2012年4月26日 Posted in ウラジオストク訪問記

久保泰

 函館空港から僅か2時間弱。一番近いヨーロッパ。長谷部氏からお誘いを受け今回の旅に参加させていただいたが、何せ国外に出るのは初めての経験であり、見るもの聞くもの珍しく、同行のみな様とも楽しく何よりの体験となり、深く感謝している次第です。
 ロシア極東地域の中で最大で、軍港であり近年ようやく開放された都市、シベリア鉄道の始発の街というイメージと、昨年夏、降りしきる雨の中をわざわざゴロウニン幽囚の地を訪ねて下さった博物館の方々が勤務する街という程度の知識しか持ち合わせていなかったのである。微かに、シベリア出兵の舞台となったようだと歴史の時間に習った記憶はあるものの、大正時代には数千人の日本人が住む街があった事は恥ずかしながら訪問直前まで知らなかったのである。
 そんな程度の予備知識だったが、到着して何より驚いたのは凄まじいばかりの車の大洪水と路上駐車。日本の港から運ばれた中古車がここへ運ばれていたのかと思わず納得し、日本語の商品名の入った車を見つけて懐かしさを感じた。信号機は見たかぎり幾つあっただろうか。幸い交通事故は見かけなかったものの、路面が凍結する季節には一体どんなことになるのだろうか。長谷部氏によれば、訪れる毎に街の様子は大きく変貌しているそうだから、インフラ整備の発展によって今後急速に近代化していくにちがいない。
 さて、訪問の主目的である博物館関係者との交流、施設などの見学だが、何より強く感じたのは博物館と市民社会の関わりの違いである。
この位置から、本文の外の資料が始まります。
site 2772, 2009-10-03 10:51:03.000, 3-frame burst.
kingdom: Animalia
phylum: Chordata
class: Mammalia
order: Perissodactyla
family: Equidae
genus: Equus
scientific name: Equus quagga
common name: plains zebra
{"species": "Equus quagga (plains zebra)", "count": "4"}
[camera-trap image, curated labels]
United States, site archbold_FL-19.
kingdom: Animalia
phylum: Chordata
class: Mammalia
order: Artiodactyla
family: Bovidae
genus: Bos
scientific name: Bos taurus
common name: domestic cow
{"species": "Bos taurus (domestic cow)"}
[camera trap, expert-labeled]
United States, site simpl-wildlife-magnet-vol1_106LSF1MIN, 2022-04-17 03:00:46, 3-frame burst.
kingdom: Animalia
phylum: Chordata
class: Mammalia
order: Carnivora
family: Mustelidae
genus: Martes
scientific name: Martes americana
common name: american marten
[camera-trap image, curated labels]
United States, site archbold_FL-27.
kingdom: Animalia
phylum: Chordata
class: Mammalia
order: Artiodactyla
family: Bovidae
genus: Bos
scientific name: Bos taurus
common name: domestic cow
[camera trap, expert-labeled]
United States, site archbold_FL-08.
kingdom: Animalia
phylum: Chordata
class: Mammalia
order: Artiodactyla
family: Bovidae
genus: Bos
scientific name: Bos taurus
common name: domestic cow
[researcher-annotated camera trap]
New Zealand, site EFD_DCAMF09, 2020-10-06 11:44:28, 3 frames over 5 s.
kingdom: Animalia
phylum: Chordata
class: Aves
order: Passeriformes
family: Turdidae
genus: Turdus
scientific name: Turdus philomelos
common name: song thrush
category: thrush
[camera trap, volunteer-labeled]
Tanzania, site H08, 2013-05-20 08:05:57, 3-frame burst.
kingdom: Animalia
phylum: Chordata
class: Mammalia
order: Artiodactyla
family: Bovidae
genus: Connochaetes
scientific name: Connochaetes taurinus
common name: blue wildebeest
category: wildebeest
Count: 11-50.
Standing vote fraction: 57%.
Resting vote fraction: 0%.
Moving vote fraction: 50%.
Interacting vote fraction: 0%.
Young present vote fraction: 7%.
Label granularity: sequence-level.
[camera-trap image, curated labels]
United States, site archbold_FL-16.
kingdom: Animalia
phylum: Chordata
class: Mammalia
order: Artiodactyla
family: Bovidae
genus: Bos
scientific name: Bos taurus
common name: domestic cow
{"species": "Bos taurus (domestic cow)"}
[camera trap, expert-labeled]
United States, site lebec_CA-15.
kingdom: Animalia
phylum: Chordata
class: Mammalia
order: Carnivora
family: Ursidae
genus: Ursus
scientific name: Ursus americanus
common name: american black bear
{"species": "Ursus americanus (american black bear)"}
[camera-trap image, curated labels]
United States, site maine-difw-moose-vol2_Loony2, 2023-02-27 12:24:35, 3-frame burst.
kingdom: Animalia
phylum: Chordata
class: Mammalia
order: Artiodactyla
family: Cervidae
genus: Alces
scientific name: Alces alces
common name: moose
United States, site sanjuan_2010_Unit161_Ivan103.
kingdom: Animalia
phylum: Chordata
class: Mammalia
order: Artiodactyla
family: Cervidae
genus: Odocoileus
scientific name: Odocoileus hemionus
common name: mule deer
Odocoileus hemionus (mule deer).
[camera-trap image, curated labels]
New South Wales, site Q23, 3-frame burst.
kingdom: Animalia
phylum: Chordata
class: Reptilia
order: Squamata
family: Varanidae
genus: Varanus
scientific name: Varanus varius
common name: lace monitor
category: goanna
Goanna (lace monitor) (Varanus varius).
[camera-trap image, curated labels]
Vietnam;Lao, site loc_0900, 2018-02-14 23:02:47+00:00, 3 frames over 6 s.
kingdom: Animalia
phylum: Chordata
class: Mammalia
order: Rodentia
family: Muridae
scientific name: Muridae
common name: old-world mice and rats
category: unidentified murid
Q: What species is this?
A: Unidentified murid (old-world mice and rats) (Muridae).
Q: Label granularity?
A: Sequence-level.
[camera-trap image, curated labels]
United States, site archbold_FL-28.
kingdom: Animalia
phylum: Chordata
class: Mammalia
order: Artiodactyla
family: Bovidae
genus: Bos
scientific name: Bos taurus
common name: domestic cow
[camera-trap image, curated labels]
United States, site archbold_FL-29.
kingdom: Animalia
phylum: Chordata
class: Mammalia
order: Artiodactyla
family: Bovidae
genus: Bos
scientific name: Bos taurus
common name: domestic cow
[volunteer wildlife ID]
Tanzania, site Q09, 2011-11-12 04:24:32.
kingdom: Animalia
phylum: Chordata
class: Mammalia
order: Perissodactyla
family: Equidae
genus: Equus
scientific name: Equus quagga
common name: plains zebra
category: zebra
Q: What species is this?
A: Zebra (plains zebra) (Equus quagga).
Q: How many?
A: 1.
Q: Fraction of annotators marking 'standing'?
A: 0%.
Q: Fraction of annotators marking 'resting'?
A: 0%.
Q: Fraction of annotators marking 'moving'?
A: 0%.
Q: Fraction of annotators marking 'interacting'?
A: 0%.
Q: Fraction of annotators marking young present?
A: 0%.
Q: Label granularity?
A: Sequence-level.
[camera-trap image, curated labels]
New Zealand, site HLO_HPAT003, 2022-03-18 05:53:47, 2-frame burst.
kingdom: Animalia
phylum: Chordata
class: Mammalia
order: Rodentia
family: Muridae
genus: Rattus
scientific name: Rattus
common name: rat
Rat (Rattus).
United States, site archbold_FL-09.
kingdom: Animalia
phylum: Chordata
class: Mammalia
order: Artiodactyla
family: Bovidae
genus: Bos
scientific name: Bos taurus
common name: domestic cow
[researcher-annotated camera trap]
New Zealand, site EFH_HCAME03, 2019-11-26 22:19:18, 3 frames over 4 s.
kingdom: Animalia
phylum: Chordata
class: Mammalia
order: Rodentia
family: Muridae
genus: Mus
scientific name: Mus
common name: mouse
ロシアの人々はもちろん「学ぶ」目的に加えて、市民が博物館で楽しむという雰囲気が随分強いのではという印象を持った。市内には娯楽施設的なものが少ないようだが、映画館や劇場で楽しむのと同様にごく気軽に入館し、楽しんで学んでいるように見えた。単に娯楽が少ないから博物館を訪れるものではあるまいし、国民性の違いで解釈できるようなことでもなさそうだ。短時間の訪問では伺い知れなかったが関係者の日頃の努力が大きいように思えた。
 博物館が主として女性スタッフによって運営されていたが、ロシアでは一般に女性の職員が多いとのこと。聞けば待遇との関係でそうした実態になっているらしいが、それはともかくとして、和らかい雰囲気の施設づくりには大いに役立っているにちがいない。どうも博物館に対するものの考え方が日本とかなり異なるのではあるまいか。このへんをもう少し聞いてみたかったし、我々も学ぶべき事柄は大いにありそうだと感じた。
 現地通訳・案内はどうなっているのだろうと思っていたが、若い通訳諸氏の的確な案内や細かな心遣いには感心させられた。と同時に単身異郷の地に飛込み、苦労もはかり知れないと思うが、将来日ロの懸け橋の一端を担うであろう彼(彼女)らの若さと行動力に羨望を覚えたのは私だけではあるまい。
 極東大学の図書館を見学させていただく機会があったが、日本関係の文献では近年刊行されたものが以外に少ない印象を受けた。日ロ相互の友好・理解を今後より一層深めるためにも、関係文献の充実は重要なことと思うが、何かよい方法はないであろうか。
 遠いというイメージを持っていたが、道々に生えている雑草も北海道とそう違和感は感じなかったし、ノハナショウブの咲いている景観は道東か道北あたりと錯覚するほどであった。松前城内に近年とみに増えてきたコシカギク(カモミールに似た雑草)の故郷が沿海州地方と分かり、これも一つの収穫であった。
 昭和40年代の曾ての日本を見る懐いの街だったが、もし機会があるならば雨に悩ませられない季節に再訪してみたいものである。